Ascorbate should be added to culture media in a way that limits the rate of ascorbate oxidation and the effects of ROS that may be formed. The use of serum-free media that has been supplemented with transferrin to control iron or copper redox chemistry shows great promise in stem cell studies [
46]. The stability of ascorbate can be enhanced by low oxygen growth conditions and the use of stabilized derivatives of ascorbate such as ascorbate-2-phosphate (AAP) that cannot participate in redox chemistry outside the cell yet can maintain physiological intracellular ascorbate levels [
9]. Furthermore, pyruvate or α-ketoglutarate in cell culture media can be used to blunt the effects of any hydrogen peroxide formed [
21,
22], although they will not prevent the loss of ascorbic acid.

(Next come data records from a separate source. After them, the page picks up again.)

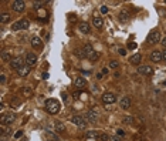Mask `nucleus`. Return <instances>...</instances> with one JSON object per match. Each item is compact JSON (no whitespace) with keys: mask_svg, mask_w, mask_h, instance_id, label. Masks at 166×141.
Here are the masks:
<instances>
[{"mask_svg":"<svg viewBox=\"0 0 166 141\" xmlns=\"http://www.w3.org/2000/svg\"><path fill=\"white\" fill-rule=\"evenodd\" d=\"M45 110H47L48 114H53L54 115V114H57L60 111V103L57 100H54V98H48L45 101Z\"/></svg>","mask_w":166,"mask_h":141,"instance_id":"f257e3e1","label":"nucleus"},{"mask_svg":"<svg viewBox=\"0 0 166 141\" xmlns=\"http://www.w3.org/2000/svg\"><path fill=\"white\" fill-rule=\"evenodd\" d=\"M14 120H16V114L14 113H3L1 115H0V123H1V125H10L11 123H14Z\"/></svg>","mask_w":166,"mask_h":141,"instance_id":"f03ea898","label":"nucleus"},{"mask_svg":"<svg viewBox=\"0 0 166 141\" xmlns=\"http://www.w3.org/2000/svg\"><path fill=\"white\" fill-rule=\"evenodd\" d=\"M146 41H148V44H156L158 41H162V38H161V32H159V30H152V32L149 33V36H148Z\"/></svg>","mask_w":166,"mask_h":141,"instance_id":"7ed1b4c3","label":"nucleus"},{"mask_svg":"<svg viewBox=\"0 0 166 141\" xmlns=\"http://www.w3.org/2000/svg\"><path fill=\"white\" fill-rule=\"evenodd\" d=\"M73 123H74L78 128H81V130H85V128H87V124H88L87 118H84L81 115H74V117H73Z\"/></svg>","mask_w":166,"mask_h":141,"instance_id":"20e7f679","label":"nucleus"},{"mask_svg":"<svg viewBox=\"0 0 166 141\" xmlns=\"http://www.w3.org/2000/svg\"><path fill=\"white\" fill-rule=\"evenodd\" d=\"M101 100H102L104 104H114V103L117 101V97H115L114 93H109V91H108V93H104V94H102Z\"/></svg>","mask_w":166,"mask_h":141,"instance_id":"39448f33","label":"nucleus"},{"mask_svg":"<svg viewBox=\"0 0 166 141\" xmlns=\"http://www.w3.org/2000/svg\"><path fill=\"white\" fill-rule=\"evenodd\" d=\"M85 118H87V121H89V123H97L98 118H99V114H98L97 110H89V111H87Z\"/></svg>","mask_w":166,"mask_h":141,"instance_id":"423d86ee","label":"nucleus"},{"mask_svg":"<svg viewBox=\"0 0 166 141\" xmlns=\"http://www.w3.org/2000/svg\"><path fill=\"white\" fill-rule=\"evenodd\" d=\"M24 66V61H23V59L21 57H14L11 61H10V67L11 69H14V70L17 71L20 67H23Z\"/></svg>","mask_w":166,"mask_h":141,"instance_id":"0eeeda50","label":"nucleus"},{"mask_svg":"<svg viewBox=\"0 0 166 141\" xmlns=\"http://www.w3.org/2000/svg\"><path fill=\"white\" fill-rule=\"evenodd\" d=\"M24 7H26V3H24L23 0H16V1H13V3H11V9H13L14 11H17V13L23 11V10H24Z\"/></svg>","mask_w":166,"mask_h":141,"instance_id":"6e6552de","label":"nucleus"},{"mask_svg":"<svg viewBox=\"0 0 166 141\" xmlns=\"http://www.w3.org/2000/svg\"><path fill=\"white\" fill-rule=\"evenodd\" d=\"M151 60L155 61V63H161V61L163 60V54H162V51H159V50L152 51V53H151Z\"/></svg>","mask_w":166,"mask_h":141,"instance_id":"1a4fd4ad","label":"nucleus"},{"mask_svg":"<svg viewBox=\"0 0 166 141\" xmlns=\"http://www.w3.org/2000/svg\"><path fill=\"white\" fill-rule=\"evenodd\" d=\"M138 73L142 74V76H152L153 74V69L151 66H139Z\"/></svg>","mask_w":166,"mask_h":141,"instance_id":"9d476101","label":"nucleus"},{"mask_svg":"<svg viewBox=\"0 0 166 141\" xmlns=\"http://www.w3.org/2000/svg\"><path fill=\"white\" fill-rule=\"evenodd\" d=\"M36 63H37V56H36L34 53H29V54L26 56V64L30 66V67H33Z\"/></svg>","mask_w":166,"mask_h":141,"instance_id":"9b49d317","label":"nucleus"},{"mask_svg":"<svg viewBox=\"0 0 166 141\" xmlns=\"http://www.w3.org/2000/svg\"><path fill=\"white\" fill-rule=\"evenodd\" d=\"M74 84H75V87H77L78 90H83V88L87 87V81H85V78H84V77H77Z\"/></svg>","mask_w":166,"mask_h":141,"instance_id":"f8f14e48","label":"nucleus"},{"mask_svg":"<svg viewBox=\"0 0 166 141\" xmlns=\"http://www.w3.org/2000/svg\"><path fill=\"white\" fill-rule=\"evenodd\" d=\"M30 69H31L30 66H27V64H24L23 67H20V69L17 70V74H19L20 77H26V76H27V74L30 73Z\"/></svg>","mask_w":166,"mask_h":141,"instance_id":"ddd939ff","label":"nucleus"},{"mask_svg":"<svg viewBox=\"0 0 166 141\" xmlns=\"http://www.w3.org/2000/svg\"><path fill=\"white\" fill-rule=\"evenodd\" d=\"M54 131L55 133H64L65 131V124L64 123H61V121H57V123H54Z\"/></svg>","mask_w":166,"mask_h":141,"instance_id":"4468645a","label":"nucleus"},{"mask_svg":"<svg viewBox=\"0 0 166 141\" xmlns=\"http://www.w3.org/2000/svg\"><path fill=\"white\" fill-rule=\"evenodd\" d=\"M119 107L124 108V110L129 108V107H131V98H129V97H122V98L119 100Z\"/></svg>","mask_w":166,"mask_h":141,"instance_id":"2eb2a0df","label":"nucleus"},{"mask_svg":"<svg viewBox=\"0 0 166 141\" xmlns=\"http://www.w3.org/2000/svg\"><path fill=\"white\" fill-rule=\"evenodd\" d=\"M30 43H31V47H33V49H40L43 46V40L40 37H33Z\"/></svg>","mask_w":166,"mask_h":141,"instance_id":"dca6fc26","label":"nucleus"},{"mask_svg":"<svg viewBox=\"0 0 166 141\" xmlns=\"http://www.w3.org/2000/svg\"><path fill=\"white\" fill-rule=\"evenodd\" d=\"M78 29H80V32H83L84 34H88V33H89V24L85 23V22H81V23L78 24Z\"/></svg>","mask_w":166,"mask_h":141,"instance_id":"f3484780","label":"nucleus"},{"mask_svg":"<svg viewBox=\"0 0 166 141\" xmlns=\"http://www.w3.org/2000/svg\"><path fill=\"white\" fill-rule=\"evenodd\" d=\"M85 137H87V138H99L101 134H99L98 131H95V130H89V131L85 133Z\"/></svg>","mask_w":166,"mask_h":141,"instance_id":"a211bd4d","label":"nucleus"},{"mask_svg":"<svg viewBox=\"0 0 166 141\" xmlns=\"http://www.w3.org/2000/svg\"><path fill=\"white\" fill-rule=\"evenodd\" d=\"M92 24H94V27L101 29V27H102V24H104L102 17H94V19H92Z\"/></svg>","mask_w":166,"mask_h":141,"instance_id":"6ab92c4d","label":"nucleus"},{"mask_svg":"<svg viewBox=\"0 0 166 141\" xmlns=\"http://www.w3.org/2000/svg\"><path fill=\"white\" fill-rule=\"evenodd\" d=\"M92 53H94L92 46H91V44H85V46H84V54H85V57H89Z\"/></svg>","mask_w":166,"mask_h":141,"instance_id":"aec40b11","label":"nucleus"},{"mask_svg":"<svg viewBox=\"0 0 166 141\" xmlns=\"http://www.w3.org/2000/svg\"><path fill=\"white\" fill-rule=\"evenodd\" d=\"M141 59H142V56H141L139 53H136V54H133V56L129 59V63H132V64H138V63L141 61Z\"/></svg>","mask_w":166,"mask_h":141,"instance_id":"412c9836","label":"nucleus"},{"mask_svg":"<svg viewBox=\"0 0 166 141\" xmlns=\"http://www.w3.org/2000/svg\"><path fill=\"white\" fill-rule=\"evenodd\" d=\"M19 23H20V27H21V30H26V29H29V26H30V22H29V19H21Z\"/></svg>","mask_w":166,"mask_h":141,"instance_id":"4be33fe9","label":"nucleus"},{"mask_svg":"<svg viewBox=\"0 0 166 141\" xmlns=\"http://www.w3.org/2000/svg\"><path fill=\"white\" fill-rule=\"evenodd\" d=\"M1 60L3 61H11L13 59H11V54L9 51H1Z\"/></svg>","mask_w":166,"mask_h":141,"instance_id":"5701e85b","label":"nucleus"},{"mask_svg":"<svg viewBox=\"0 0 166 141\" xmlns=\"http://www.w3.org/2000/svg\"><path fill=\"white\" fill-rule=\"evenodd\" d=\"M9 20H10V14H9V13H1V16H0V23L4 24V23H7Z\"/></svg>","mask_w":166,"mask_h":141,"instance_id":"b1692460","label":"nucleus"},{"mask_svg":"<svg viewBox=\"0 0 166 141\" xmlns=\"http://www.w3.org/2000/svg\"><path fill=\"white\" fill-rule=\"evenodd\" d=\"M128 19H129V13H128L126 10H122V11L119 13V20H121V22H126Z\"/></svg>","mask_w":166,"mask_h":141,"instance_id":"393cba45","label":"nucleus"},{"mask_svg":"<svg viewBox=\"0 0 166 141\" xmlns=\"http://www.w3.org/2000/svg\"><path fill=\"white\" fill-rule=\"evenodd\" d=\"M21 93H23L26 97H30L33 91H31V88H30V87H23V88H21Z\"/></svg>","mask_w":166,"mask_h":141,"instance_id":"a878e982","label":"nucleus"},{"mask_svg":"<svg viewBox=\"0 0 166 141\" xmlns=\"http://www.w3.org/2000/svg\"><path fill=\"white\" fill-rule=\"evenodd\" d=\"M88 59H89V60H91V61H97V60H98V59H99V53H98V51H95V50H94V53H92V54H91V56H89V57H88Z\"/></svg>","mask_w":166,"mask_h":141,"instance_id":"bb28decb","label":"nucleus"},{"mask_svg":"<svg viewBox=\"0 0 166 141\" xmlns=\"http://www.w3.org/2000/svg\"><path fill=\"white\" fill-rule=\"evenodd\" d=\"M122 121H124L125 124H133V117H131V115H126L122 118Z\"/></svg>","mask_w":166,"mask_h":141,"instance_id":"cd10ccee","label":"nucleus"},{"mask_svg":"<svg viewBox=\"0 0 166 141\" xmlns=\"http://www.w3.org/2000/svg\"><path fill=\"white\" fill-rule=\"evenodd\" d=\"M108 66H109V69H117V67L119 66V63H118V61H115V60H112V61H109V63H108Z\"/></svg>","mask_w":166,"mask_h":141,"instance_id":"c85d7f7f","label":"nucleus"},{"mask_svg":"<svg viewBox=\"0 0 166 141\" xmlns=\"http://www.w3.org/2000/svg\"><path fill=\"white\" fill-rule=\"evenodd\" d=\"M117 136L122 138V137H125V131L122 130V128H118V130H117Z\"/></svg>","mask_w":166,"mask_h":141,"instance_id":"c756f323","label":"nucleus"},{"mask_svg":"<svg viewBox=\"0 0 166 141\" xmlns=\"http://www.w3.org/2000/svg\"><path fill=\"white\" fill-rule=\"evenodd\" d=\"M136 47H138V44H136V43H133V41H131V43L128 44V49H129V50H135Z\"/></svg>","mask_w":166,"mask_h":141,"instance_id":"7c9ffc66","label":"nucleus"},{"mask_svg":"<svg viewBox=\"0 0 166 141\" xmlns=\"http://www.w3.org/2000/svg\"><path fill=\"white\" fill-rule=\"evenodd\" d=\"M11 29H13V30H21V27H20V23H19V22H17V23H14V24L11 26Z\"/></svg>","mask_w":166,"mask_h":141,"instance_id":"2f4dec72","label":"nucleus"},{"mask_svg":"<svg viewBox=\"0 0 166 141\" xmlns=\"http://www.w3.org/2000/svg\"><path fill=\"white\" fill-rule=\"evenodd\" d=\"M109 138H111V137H108L107 134H101V137H99L101 141H109Z\"/></svg>","mask_w":166,"mask_h":141,"instance_id":"473e14b6","label":"nucleus"},{"mask_svg":"<svg viewBox=\"0 0 166 141\" xmlns=\"http://www.w3.org/2000/svg\"><path fill=\"white\" fill-rule=\"evenodd\" d=\"M75 54H77V56H78L80 59H84V57H85V54H84V50H78V51H77Z\"/></svg>","mask_w":166,"mask_h":141,"instance_id":"72a5a7b5","label":"nucleus"},{"mask_svg":"<svg viewBox=\"0 0 166 141\" xmlns=\"http://www.w3.org/2000/svg\"><path fill=\"white\" fill-rule=\"evenodd\" d=\"M109 141H122V138L118 137V136H112V137L109 138Z\"/></svg>","mask_w":166,"mask_h":141,"instance_id":"f704fd0d","label":"nucleus"},{"mask_svg":"<svg viewBox=\"0 0 166 141\" xmlns=\"http://www.w3.org/2000/svg\"><path fill=\"white\" fill-rule=\"evenodd\" d=\"M21 136H23V131H17V133L14 134V137H16V138H20Z\"/></svg>","mask_w":166,"mask_h":141,"instance_id":"c9c22d12","label":"nucleus"},{"mask_svg":"<svg viewBox=\"0 0 166 141\" xmlns=\"http://www.w3.org/2000/svg\"><path fill=\"white\" fill-rule=\"evenodd\" d=\"M63 97H64V101H65V103H70V98H68V96H67L65 93L63 94Z\"/></svg>","mask_w":166,"mask_h":141,"instance_id":"e433bc0d","label":"nucleus"},{"mask_svg":"<svg viewBox=\"0 0 166 141\" xmlns=\"http://www.w3.org/2000/svg\"><path fill=\"white\" fill-rule=\"evenodd\" d=\"M118 51H119V54H121V56H125V54H126V50H125V49H119Z\"/></svg>","mask_w":166,"mask_h":141,"instance_id":"4c0bfd02","label":"nucleus"},{"mask_svg":"<svg viewBox=\"0 0 166 141\" xmlns=\"http://www.w3.org/2000/svg\"><path fill=\"white\" fill-rule=\"evenodd\" d=\"M161 44H162V46H163V47H165V49H166V37H163V38H162V41H161Z\"/></svg>","mask_w":166,"mask_h":141,"instance_id":"58836bf2","label":"nucleus"},{"mask_svg":"<svg viewBox=\"0 0 166 141\" xmlns=\"http://www.w3.org/2000/svg\"><path fill=\"white\" fill-rule=\"evenodd\" d=\"M4 81H6V77L1 74V77H0V83H1V84H4Z\"/></svg>","mask_w":166,"mask_h":141,"instance_id":"ea45409f","label":"nucleus"},{"mask_svg":"<svg viewBox=\"0 0 166 141\" xmlns=\"http://www.w3.org/2000/svg\"><path fill=\"white\" fill-rule=\"evenodd\" d=\"M101 11H102V13H107V11H108V9L104 6V7H101Z\"/></svg>","mask_w":166,"mask_h":141,"instance_id":"a19ab883","label":"nucleus"},{"mask_svg":"<svg viewBox=\"0 0 166 141\" xmlns=\"http://www.w3.org/2000/svg\"><path fill=\"white\" fill-rule=\"evenodd\" d=\"M97 78H98V80H101V78H102V74H101V73H99V74H97Z\"/></svg>","mask_w":166,"mask_h":141,"instance_id":"79ce46f5","label":"nucleus"},{"mask_svg":"<svg viewBox=\"0 0 166 141\" xmlns=\"http://www.w3.org/2000/svg\"><path fill=\"white\" fill-rule=\"evenodd\" d=\"M162 54H163V60H166V50L165 51H162Z\"/></svg>","mask_w":166,"mask_h":141,"instance_id":"37998d69","label":"nucleus"}]
</instances>
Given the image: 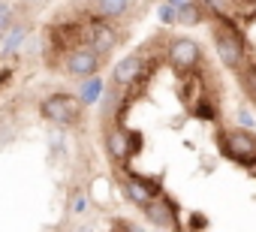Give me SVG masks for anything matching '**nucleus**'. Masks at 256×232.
<instances>
[{"label":"nucleus","mask_w":256,"mask_h":232,"mask_svg":"<svg viewBox=\"0 0 256 232\" xmlns=\"http://www.w3.org/2000/svg\"><path fill=\"white\" fill-rule=\"evenodd\" d=\"M217 18V28H214V40H217V52L223 58L226 66L238 70L244 54H247V46H244V36L238 34V28L226 18V16H214Z\"/></svg>","instance_id":"1"},{"label":"nucleus","mask_w":256,"mask_h":232,"mask_svg":"<svg viewBox=\"0 0 256 232\" xmlns=\"http://www.w3.org/2000/svg\"><path fill=\"white\" fill-rule=\"evenodd\" d=\"M42 114L54 124H76L82 114V100H76L70 94H52L42 100Z\"/></svg>","instance_id":"2"},{"label":"nucleus","mask_w":256,"mask_h":232,"mask_svg":"<svg viewBox=\"0 0 256 232\" xmlns=\"http://www.w3.org/2000/svg\"><path fill=\"white\" fill-rule=\"evenodd\" d=\"M96 66H100V52L94 48V46H78L70 58H66V70H70V76H78V78H90L94 72H96Z\"/></svg>","instance_id":"3"},{"label":"nucleus","mask_w":256,"mask_h":232,"mask_svg":"<svg viewBox=\"0 0 256 232\" xmlns=\"http://www.w3.org/2000/svg\"><path fill=\"white\" fill-rule=\"evenodd\" d=\"M223 142H226V148H223V151H226V154H229L232 160L244 163V166H247V163H250V160L256 157V139H253L250 133L232 130V133H229V136H226Z\"/></svg>","instance_id":"4"},{"label":"nucleus","mask_w":256,"mask_h":232,"mask_svg":"<svg viewBox=\"0 0 256 232\" xmlns=\"http://www.w3.org/2000/svg\"><path fill=\"white\" fill-rule=\"evenodd\" d=\"M199 46L196 42H190V40H175L172 42V48H169V60H172V66L178 70V72H190L196 64H199Z\"/></svg>","instance_id":"5"},{"label":"nucleus","mask_w":256,"mask_h":232,"mask_svg":"<svg viewBox=\"0 0 256 232\" xmlns=\"http://www.w3.org/2000/svg\"><path fill=\"white\" fill-rule=\"evenodd\" d=\"M114 42H118V36H114V30L106 24V22H90V46L100 52V54H108L112 48H114Z\"/></svg>","instance_id":"6"},{"label":"nucleus","mask_w":256,"mask_h":232,"mask_svg":"<svg viewBox=\"0 0 256 232\" xmlns=\"http://www.w3.org/2000/svg\"><path fill=\"white\" fill-rule=\"evenodd\" d=\"M145 211H148V217L154 220V223H160V226H175V211H172V205L163 199V196H157V199H151L148 205H145Z\"/></svg>","instance_id":"7"},{"label":"nucleus","mask_w":256,"mask_h":232,"mask_svg":"<svg viewBox=\"0 0 256 232\" xmlns=\"http://www.w3.org/2000/svg\"><path fill=\"white\" fill-rule=\"evenodd\" d=\"M139 76H142V58H126L114 70V82L118 84H133Z\"/></svg>","instance_id":"8"},{"label":"nucleus","mask_w":256,"mask_h":232,"mask_svg":"<svg viewBox=\"0 0 256 232\" xmlns=\"http://www.w3.org/2000/svg\"><path fill=\"white\" fill-rule=\"evenodd\" d=\"M106 142H108L112 157H118V160H124V157H126V151H130V139H124V133H120V130H112Z\"/></svg>","instance_id":"9"},{"label":"nucleus","mask_w":256,"mask_h":232,"mask_svg":"<svg viewBox=\"0 0 256 232\" xmlns=\"http://www.w3.org/2000/svg\"><path fill=\"white\" fill-rule=\"evenodd\" d=\"M202 18V6L199 4H181L178 6V22L181 24H199Z\"/></svg>","instance_id":"10"},{"label":"nucleus","mask_w":256,"mask_h":232,"mask_svg":"<svg viewBox=\"0 0 256 232\" xmlns=\"http://www.w3.org/2000/svg\"><path fill=\"white\" fill-rule=\"evenodd\" d=\"M124 10H126V0H100V12L108 16V18L112 16H120Z\"/></svg>","instance_id":"11"},{"label":"nucleus","mask_w":256,"mask_h":232,"mask_svg":"<svg viewBox=\"0 0 256 232\" xmlns=\"http://www.w3.org/2000/svg\"><path fill=\"white\" fill-rule=\"evenodd\" d=\"M22 40H24V28H16V30L4 40V52H6V54H10V52H16V48L22 46Z\"/></svg>","instance_id":"12"},{"label":"nucleus","mask_w":256,"mask_h":232,"mask_svg":"<svg viewBox=\"0 0 256 232\" xmlns=\"http://www.w3.org/2000/svg\"><path fill=\"white\" fill-rule=\"evenodd\" d=\"M100 90H102V88H100V82H96V78L90 76V78H88V84L82 88V100H84V102H94Z\"/></svg>","instance_id":"13"},{"label":"nucleus","mask_w":256,"mask_h":232,"mask_svg":"<svg viewBox=\"0 0 256 232\" xmlns=\"http://www.w3.org/2000/svg\"><path fill=\"white\" fill-rule=\"evenodd\" d=\"M10 24H12V10L6 4H0V34H4Z\"/></svg>","instance_id":"14"},{"label":"nucleus","mask_w":256,"mask_h":232,"mask_svg":"<svg viewBox=\"0 0 256 232\" xmlns=\"http://www.w3.org/2000/svg\"><path fill=\"white\" fill-rule=\"evenodd\" d=\"M139 148H142V136H139V133H133V136H130V151L136 154Z\"/></svg>","instance_id":"15"},{"label":"nucleus","mask_w":256,"mask_h":232,"mask_svg":"<svg viewBox=\"0 0 256 232\" xmlns=\"http://www.w3.org/2000/svg\"><path fill=\"white\" fill-rule=\"evenodd\" d=\"M160 18H163V22H172V18H175L172 6H163V10H160Z\"/></svg>","instance_id":"16"},{"label":"nucleus","mask_w":256,"mask_h":232,"mask_svg":"<svg viewBox=\"0 0 256 232\" xmlns=\"http://www.w3.org/2000/svg\"><path fill=\"white\" fill-rule=\"evenodd\" d=\"M84 205H88V199H84V196H78V199H76V214H78V211H84Z\"/></svg>","instance_id":"17"},{"label":"nucleus","mask_w":256,"mask_h":232,"mask_svg":"<svg viewBox=\"0 0 256 232\" xmlns=\"http://www.w3.org/2000/svg\"><path fill=\"white\" fill-rule=\"evenodd\" d=\"M247 166H250V172H253V175H256V157H253V160H250V163H247Z\"/></svg>","instance_id":"18"}]
</instances>
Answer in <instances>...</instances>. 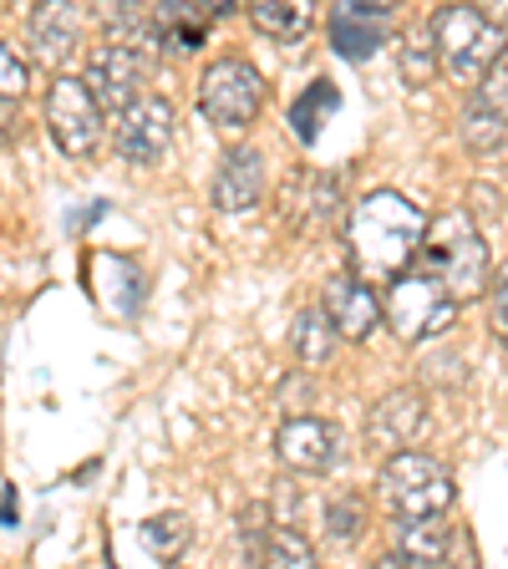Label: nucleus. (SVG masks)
Returning a JSON list of instances; mask_svg holds the SVG:
<instances>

Due to the inherent instability of the molecule, there is an absolute necessity for monitoring ascorbic acid levels in media and cells during cell culture experiments. As with animal and human studies described below, this is the only method currently available to assess the vitamin C status of cells, and is a valuable tool for understanding the mechanisms of ascorbate’s biological actions. Unfortunately, ascorbate levels are rarely measured in cell culture, animal, or human studies, which severely limits their validity and any conclusions that can be drawn.
Despite precautions, conventional cell culture conditions will promote an environment in which ascorbate artifacts are commonplace. Culturing cells with vitamin C requires control over many aspects of the media and culture conditions that has heretofore been lacking. Monitoring ascorbate levels and limiting oxidation may not be sufficient to fully recapitulate the physiological roles of vitamin C. While redesigning cell culture systems to support biologically relevant reactions of ascorbic acid and eliminate artifacts may limit the practicality of experimental designs, these changes are necessary for cell culture models to have continued use in vitamin C research.